▶ Problems:
1. In the ProjectFPS development post, which things does the writer say they would like to accomplish that don't fit the D3DX animation system? List every one.
2. Would you transcribe the ProjectFPS development post from "So as mentioned, my" to "not export correctly."?
3. Can you pick up the ProjectFPS development post right after its final sentence and continue writing it?

So as mentioned, my laptop's hard drive remains broken and I haven't been able to get a new one yet. Fortunately, all the code for ProjectFPS remained perfectly intact, and I was able to get it off and continue where I left off.
My animation system has been put on hold for now. There are things I'd like to accomplish (such as more efficient resource memory usage, separation of skeletons and the meshes that skin them, and per-object callbacks) that just don't jive with the D3DX animation system, nor any X file exporters. In fact, the version of Blender I have doesn't even have an X file exporter, and when I threw in one written for an older version of Blender, meshes would not export correctly.
So I looked into the COLLADA format. I knew Blender had an exporter for it, and I had heard that 3D modeling programs like Maya and 3DSMax commonly used it to pass data from one program to another. I set out trying to use the OpenCOLLADA library to write a converter from COLLADA to a proprietary skeleton format and mesh format. It took me 2-3 days just to get the OpenCOLLADA part of the converter to compile and link, thanks to cryptic and nonsensical errors. Of course, when I tried using Visual Studio 2008 instead of 2010, these errors magically went away.
In my infinite wisdom, however, I had failed to do research on Blender's COLLADA exporter to see if it actually worked okay. Turns out it doesn't. My vertices had no weights on them at all (which you can't do skeletal animation without), and from what I've read on the web, animation export is kinda funky too. I could write my own Blender exporter, or fix the COLLADA one, or get a student version of 3DS Max. All these I either can't do right now or they require significant effort, and I felt that it just wasn't worth it yet, considering I still don't have much in terms of a game that people can play with each other.

[Spatial data with pictures]
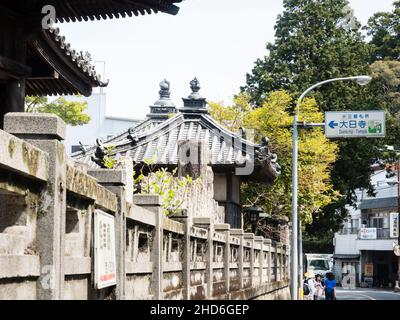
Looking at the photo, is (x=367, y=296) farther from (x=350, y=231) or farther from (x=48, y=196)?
(x=48, y=196)

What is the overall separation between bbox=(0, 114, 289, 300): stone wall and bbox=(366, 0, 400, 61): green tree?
189ft

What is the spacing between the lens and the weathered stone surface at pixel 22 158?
560cm

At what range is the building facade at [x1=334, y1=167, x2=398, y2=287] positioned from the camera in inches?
3291

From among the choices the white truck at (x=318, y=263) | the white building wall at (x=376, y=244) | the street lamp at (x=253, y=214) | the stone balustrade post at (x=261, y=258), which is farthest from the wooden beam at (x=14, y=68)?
the white truck at (x=318, y=263)

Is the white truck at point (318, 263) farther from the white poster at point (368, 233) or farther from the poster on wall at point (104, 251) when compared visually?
the poster on wall at point (104, 251)

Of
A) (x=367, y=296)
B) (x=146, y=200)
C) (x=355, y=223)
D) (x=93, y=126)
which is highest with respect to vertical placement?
(x=93, y=126)

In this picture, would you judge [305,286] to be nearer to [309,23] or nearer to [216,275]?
[309,23]

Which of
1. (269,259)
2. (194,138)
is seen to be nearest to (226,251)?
(194,138)

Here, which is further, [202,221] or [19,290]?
[202,221]

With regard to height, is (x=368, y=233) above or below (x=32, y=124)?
above

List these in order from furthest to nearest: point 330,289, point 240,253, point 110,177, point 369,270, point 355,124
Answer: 1. point 369,270
2. point 330,289
3. point 355,124
4. point 240,253
5. point 110,177

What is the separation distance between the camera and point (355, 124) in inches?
1122

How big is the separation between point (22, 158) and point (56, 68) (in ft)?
29.9

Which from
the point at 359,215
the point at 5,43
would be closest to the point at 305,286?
the point at 5,43
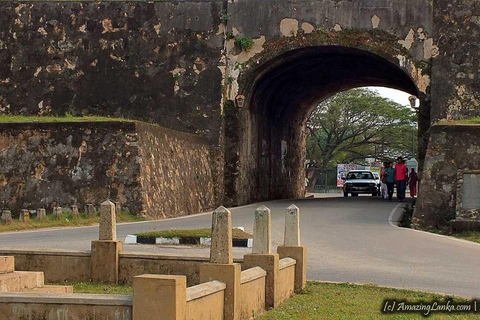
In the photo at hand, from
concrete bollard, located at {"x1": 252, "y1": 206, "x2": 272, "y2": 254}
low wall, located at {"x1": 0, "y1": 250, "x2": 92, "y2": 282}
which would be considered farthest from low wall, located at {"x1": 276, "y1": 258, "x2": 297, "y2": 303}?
low wall, located at {"x1": 0, "y1": 250, "x2": 92, "y2": 282}

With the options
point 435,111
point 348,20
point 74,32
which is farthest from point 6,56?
point 435,111

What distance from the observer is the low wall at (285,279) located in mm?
9453

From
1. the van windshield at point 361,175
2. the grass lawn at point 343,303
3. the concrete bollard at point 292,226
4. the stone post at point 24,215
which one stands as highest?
the van windshield at point 361,175

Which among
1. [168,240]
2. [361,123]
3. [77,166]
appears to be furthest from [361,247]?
[361,123]

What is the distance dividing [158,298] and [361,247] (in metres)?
8.28

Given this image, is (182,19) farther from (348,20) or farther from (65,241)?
(65,241)

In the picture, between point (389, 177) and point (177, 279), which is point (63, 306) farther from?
point (389, 177)

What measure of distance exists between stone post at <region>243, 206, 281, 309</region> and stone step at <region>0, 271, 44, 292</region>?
219cm

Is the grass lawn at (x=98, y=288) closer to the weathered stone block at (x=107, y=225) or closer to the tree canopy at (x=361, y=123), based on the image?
the weathered stone block at (x=107, y=225)

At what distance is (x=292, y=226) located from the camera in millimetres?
10352

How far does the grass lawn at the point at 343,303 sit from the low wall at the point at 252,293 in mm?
129

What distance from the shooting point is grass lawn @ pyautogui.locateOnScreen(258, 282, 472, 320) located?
863 cm

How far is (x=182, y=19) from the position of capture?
2553cm

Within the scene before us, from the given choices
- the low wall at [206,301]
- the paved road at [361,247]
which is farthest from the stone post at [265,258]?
the paved road at [361,247]
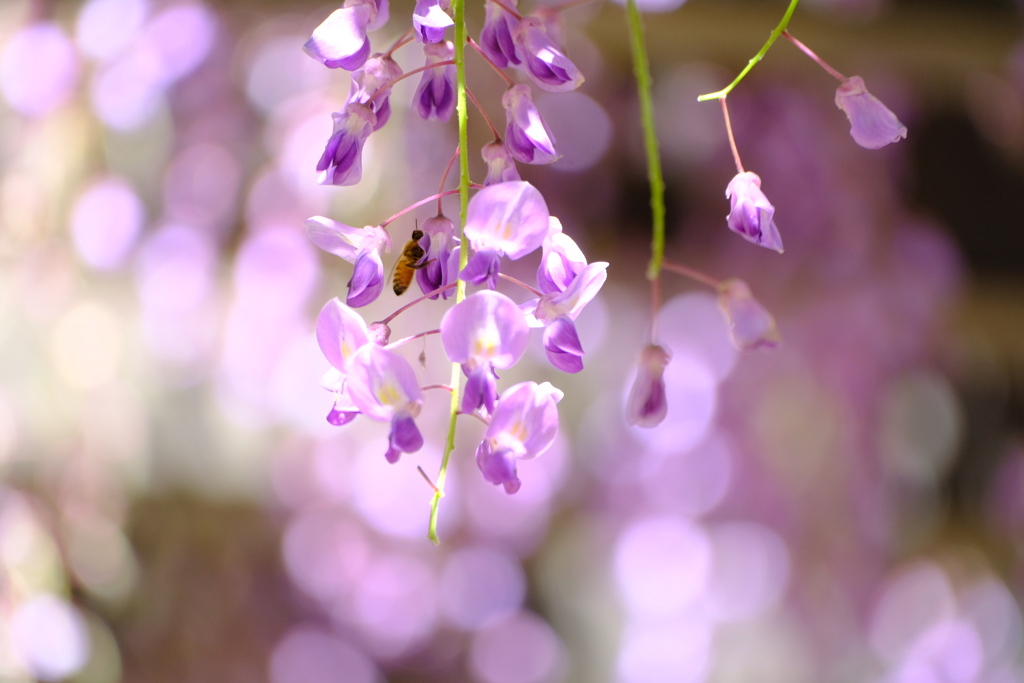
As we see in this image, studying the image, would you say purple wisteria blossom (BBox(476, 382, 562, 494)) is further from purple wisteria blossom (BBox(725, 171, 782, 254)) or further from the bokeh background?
the bokeh background

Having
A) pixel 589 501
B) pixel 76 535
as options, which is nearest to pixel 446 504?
pixel 589 501

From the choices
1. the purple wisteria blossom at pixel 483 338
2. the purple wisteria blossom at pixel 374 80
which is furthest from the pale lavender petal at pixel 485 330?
the purple wisteria blossom at pixel 374 80

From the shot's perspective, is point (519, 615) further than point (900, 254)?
Yes

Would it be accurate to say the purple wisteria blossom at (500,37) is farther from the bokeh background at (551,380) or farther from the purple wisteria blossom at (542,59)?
the bokeh background at (551,380)

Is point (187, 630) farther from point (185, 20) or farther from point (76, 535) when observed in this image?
point (185, 20)

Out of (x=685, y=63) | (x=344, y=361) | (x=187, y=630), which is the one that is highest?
(x=344, y=361)

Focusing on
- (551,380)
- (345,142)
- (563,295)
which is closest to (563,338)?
(563,295)

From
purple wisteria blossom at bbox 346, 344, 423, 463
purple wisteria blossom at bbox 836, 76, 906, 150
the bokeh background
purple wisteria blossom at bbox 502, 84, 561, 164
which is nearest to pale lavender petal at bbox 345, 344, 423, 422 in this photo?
purple wisteria blossom at bbox 346, 344, 423, 463
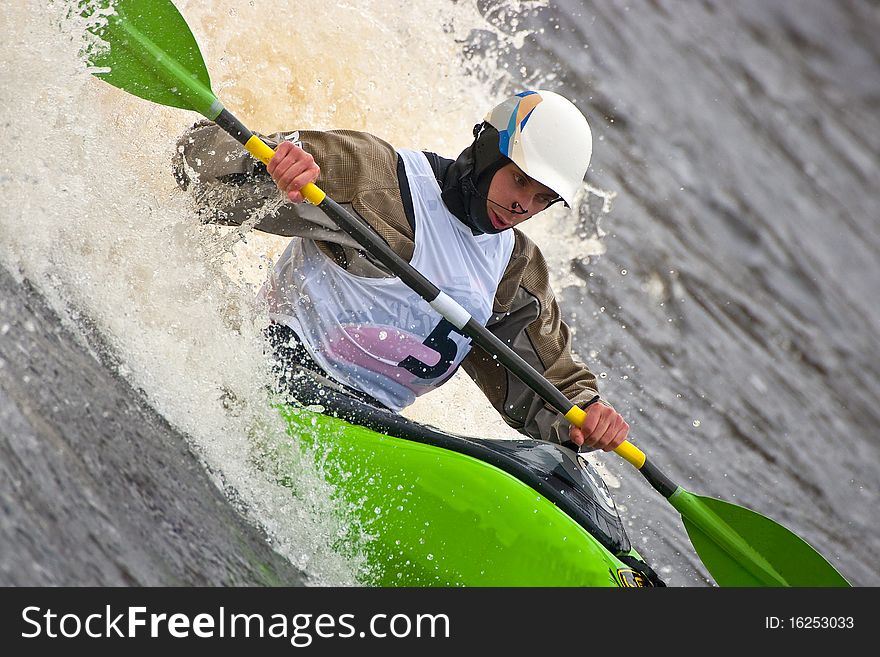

▶ Answers given:
1.
- More efficient resource memory usage
- Separation of skeletons and the meshes that skin them
- Per-object callbacks

2.
So as mentioned, my laptop's hard drive remains broken and I haven't been able to get a new one yet. Fortunately, all the code for ProjectFPS remained perfectly intact, and I was able to get it off and continue where I left off.
My animation system has been put on hold for now. There are things I'd like to accomplish (such as more efficient resource memory usage, separation of skeletons and the meshes that skin them, and per-object callbacks) that just don't jive with the D3DX animation system, nor any X file exporters. In fact, the version of Blender I have doesn't even have an X file exporter, and when I threw in one written for an older version of Blender, meshes would not export correctly.

3.
So I've decided to work on something else: networking. You can have a multiplayer game without animation, but you can't have a multiplayer game without multiplayer. So far, I've got a server that multiple players can connect to. They can see each other and shoot the walls. As usual, a topic for another post. Now, back to game objects.
So as mentioned in the last post, the hierarchical model has its fair share of problems, mainly because of implication. If an object is able to do X, it is implied that it can also do Y and Z, which is often not the case, especially when you're defining new objects that weren't in the original design. What we need, then, is a way to precisely specify what objects can and can't do where the sheer variety of them defies hierarchical classification.
The key to doing this lies in converting what is called "is-a" relationships to "has-a" relationships. What this means is instead of saying Player is an AnimatedObject, you say he has a AnimationComponent. Thus, one could define a player like this instead:
class Player : public GameObject
{
void Update();
void Draw();
AnimationComponent m_Animation;
PhysicsComponent m_Physics;
NetworkReplicationComponent m_NetworkReplication;
// Other components, variables
};
Note that we inherit directly from GameObject and nothing else. That's because all the functionality we need has been put into these components, which act like plug-ins. We stick only necessary components into the object, and that gives it the functionality it needs, nothing more. So if we need a StatuePlayer class or something that can't animate, we do this:
class StatuePlayer : public GameObject
{
void Update();
void Draw();
PhysicsComponent m_Physics;
NetworkReplicationComponent m_NetworkReplication;
// Other components, variables
};
Nothing's changed, we're still inheriting from GameObject. We just omit the AnimationComponent. This system offers us a lot of convenience. Even two completely unrelated objects can have the same components, and thus do the same things. Building new objects is also easy, and thanks to the plug-in nature of components, code duplication becomes mostly unnecessary.
An object's updating might involve updating its components, changing their settings, etc., then acting off the results. So it would, for example, tell the animation component to update its current animation in Update(). Then, in Draw(), the object would grab the matrices generated by the component and use that to draw itself.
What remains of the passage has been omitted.